== Passage for review ==
-------
Pedro C. Barata, MD, MSc, discusses a typical process for an oncologist to patients who are newly diagnosed with metastatic hormone-sensitive prostate cancer.

Pedro C. Barata, MD, MSc, associate professor of medicine at Case Western University and director of the Clinical Genitourinary Medical Oncology Research Program at University Hospitals Seidman Cancer Center in Cleveland, Ohio, discusses a typical process for an oncologist to patients who are newly diagnosed with metastatic hormone-sensitive prostate cancer (mHSPC).

Barata says that in the first visit, he speaks with patients about goals of care and sets expectations while starting androgen deprivation therapy (ADT). In the second visit, 3 to 4 weeks later, he introduces androgen receptor pathway inhibitors (ARPIs) and explains the differences between the available options enzalutamide (Xtandi), apalutamide (Erleada), darolutamide (Nubeqa), and abiraterone acetate (Zytiga). Additionally, he discusses whether adding chemotherapy to ADT and ARPI should be used based on the PEACE-1 (NCT01957436) and ARASENS (NCT02799602) trials.

On a third visit, he can discuss genetic test results and set up genetic counseling. This would also be when he would begin chemotherapy if needed and evaluate patients for toxicity of their treatment so far. After these visits, treatment becomes more routine unless patients experience disease progression earlier than typical in mHSPC.

TRANSCRIPTION

0:10 | Ininitally, the first conversations include goals of care, prognosis, life expectancy, and treatment. In regards to treatment, the backbone of treatment includes medical or surgical castration. Most patients end up receiving ADT as a form of LHRH [luteinizing hormone-releasing hormone] agonist or antagonist. At the same time, we also have a conversation around germline and somatic testing. That helps us a little bit with prognostication for some patients. For others, it helps us to understand what therapies might be available down the line. But in general, the first conversation is around those points. We introduce the concept of castration to patients, which is not an easy concept to introduce.
-------
== The data ==
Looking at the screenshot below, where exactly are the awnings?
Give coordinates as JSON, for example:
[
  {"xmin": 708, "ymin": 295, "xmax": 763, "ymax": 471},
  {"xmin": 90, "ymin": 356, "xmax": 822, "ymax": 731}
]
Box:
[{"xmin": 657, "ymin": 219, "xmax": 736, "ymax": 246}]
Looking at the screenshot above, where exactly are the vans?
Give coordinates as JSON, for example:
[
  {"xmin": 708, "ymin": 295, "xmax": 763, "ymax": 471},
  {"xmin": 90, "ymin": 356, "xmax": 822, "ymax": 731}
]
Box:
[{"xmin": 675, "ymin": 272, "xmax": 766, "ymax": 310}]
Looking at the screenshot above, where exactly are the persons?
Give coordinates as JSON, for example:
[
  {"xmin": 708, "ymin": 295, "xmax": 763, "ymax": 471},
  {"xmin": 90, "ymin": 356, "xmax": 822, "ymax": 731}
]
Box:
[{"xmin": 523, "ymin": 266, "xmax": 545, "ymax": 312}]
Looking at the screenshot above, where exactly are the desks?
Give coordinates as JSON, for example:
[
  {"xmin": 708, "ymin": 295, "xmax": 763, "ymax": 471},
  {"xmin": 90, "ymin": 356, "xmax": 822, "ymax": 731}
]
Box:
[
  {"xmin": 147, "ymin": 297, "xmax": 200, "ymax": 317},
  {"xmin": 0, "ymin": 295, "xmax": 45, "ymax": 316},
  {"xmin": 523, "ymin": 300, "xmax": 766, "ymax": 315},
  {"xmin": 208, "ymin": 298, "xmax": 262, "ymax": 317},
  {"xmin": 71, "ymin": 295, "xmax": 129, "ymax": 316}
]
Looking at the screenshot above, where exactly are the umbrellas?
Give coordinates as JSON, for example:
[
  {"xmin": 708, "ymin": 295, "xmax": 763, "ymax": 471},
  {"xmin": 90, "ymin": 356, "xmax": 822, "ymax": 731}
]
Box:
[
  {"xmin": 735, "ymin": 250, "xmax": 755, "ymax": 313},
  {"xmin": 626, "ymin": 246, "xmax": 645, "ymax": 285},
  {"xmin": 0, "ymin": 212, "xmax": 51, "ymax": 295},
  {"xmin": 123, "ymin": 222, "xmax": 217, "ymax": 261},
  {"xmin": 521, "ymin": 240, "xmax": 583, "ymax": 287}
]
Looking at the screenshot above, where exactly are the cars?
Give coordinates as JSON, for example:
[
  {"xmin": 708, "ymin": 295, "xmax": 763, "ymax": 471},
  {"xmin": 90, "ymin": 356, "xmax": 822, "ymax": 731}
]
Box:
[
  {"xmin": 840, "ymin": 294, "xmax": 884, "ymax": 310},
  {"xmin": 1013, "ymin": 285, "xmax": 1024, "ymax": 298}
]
-------
== Tasks to complete ==
• 1. In the prostate cancer text, retype the portion from "Pedro C. Barata, MD, MSc, discusses" up to and including "prostate cancer (mHSPC).".
• 2. List the androgen receptor pathway inhibitors named in the prostate cancer text, with the brand name given for each.
• 3. Write what follows the last sentence of the prostate cancer transcription.

== Task answers ==
• 1.
Pedro C. Barata, MD, MSc, discusses a typical process for an oncologist to patients who are newly diagnosed with metastatic hormone-sensitive prostate cancer.

Pedro C. Barata, MD, MSc, associate professor of medicine at Case Western University and director of the Clinical Genitourinary Medical Oncology Research Program at University Hospitals Seidman Cancer Center in Cleveland, Ohio, discusses a typical process for an oncologist to patients who are newly diagnosed with metastatic hormone-sensitive prostate cancer (mHSPC).

• 2.
enzalutamide (Xtandi)
apalutamide (Erleada)
darolutamide (Nubeqa)
abiraterone acetate (Zytiga)

• 3.
1:00 | In general, I tend to get patients to come back to clinic roughly 3 or 4 weeks later. At that point in time, they might start experiencing some ADT-related adverse events. We want to go through them, spend time talking about those, and then introduce the concept of combination treatments, also known as treatment intensification, with an ARPI. So we'll get into this on our second visit. We'll be talking about what ARPIs we're considering, whether it's an anti-androgen or CYP17A1 inhibitor—so between enzalutamide, apalutamide or darolutamide or abiraterone acetate. That conversation does include the concept of volume and timing of metastatic disease, and whether or not we're thinking of adding chemotherapy to this combination regimen.

1:53 | So, as we know, the data to support triple therapies include both abiraterone and darolutamide, and PEACE-1, as well as ARASENS and so from that perspective, it also helps us to walk through risks and benefits of the specifics of the ARPI, different safety profiles. And we end up deciding what ARPI we go on. We see this patient roughly 3 to 4 weeks later. At that point in time, we probably got genetic testing results, so we walk through what that means. We do the pretest counseling, but the posttest counseling for the positive germline results, we end up discussing how we're going to do that counseling, whether it's online or in person, so we get the proper referral. Then for patients who are being considered for triple therapy, that's when we introduce docetaxel, if that's the case, or if not, we are managing toxicity or checking for toxicity at that point.